__WORK TO BE COMPLETED__
Line filter on the word "malaria": copy each matching line from the entries.

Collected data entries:
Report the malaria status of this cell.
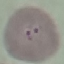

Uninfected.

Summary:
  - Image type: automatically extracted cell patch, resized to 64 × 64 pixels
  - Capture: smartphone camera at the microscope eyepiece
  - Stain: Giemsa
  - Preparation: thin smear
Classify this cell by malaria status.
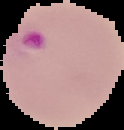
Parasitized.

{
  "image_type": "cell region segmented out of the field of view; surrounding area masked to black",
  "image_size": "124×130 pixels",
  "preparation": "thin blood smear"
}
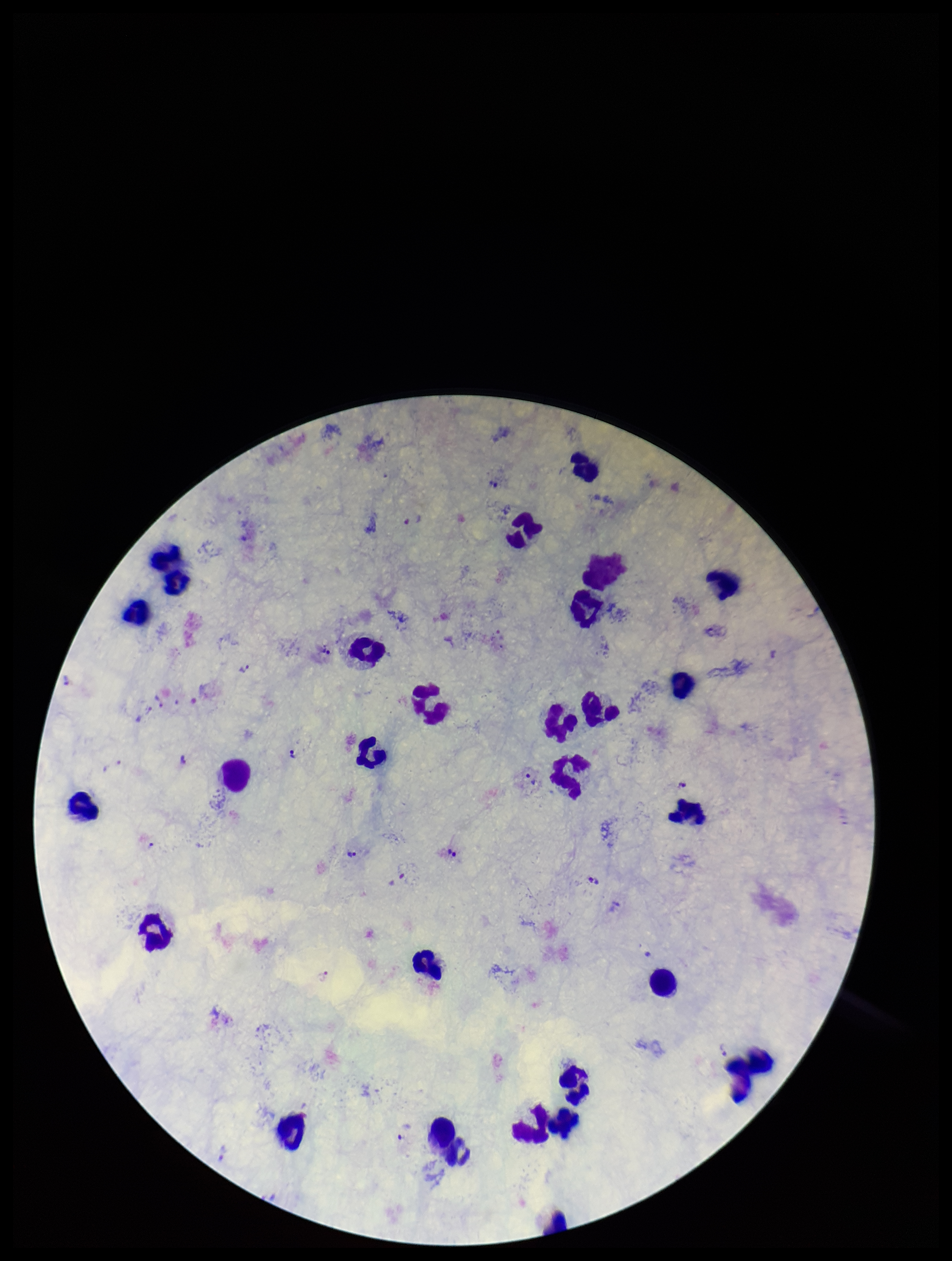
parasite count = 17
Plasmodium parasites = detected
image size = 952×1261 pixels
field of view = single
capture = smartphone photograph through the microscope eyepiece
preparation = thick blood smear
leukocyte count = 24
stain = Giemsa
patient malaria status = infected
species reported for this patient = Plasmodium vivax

__ANSWER SECTION__
Report the malaria status of this cell.
Classify this cell by malaria status.
patient malaria status = infected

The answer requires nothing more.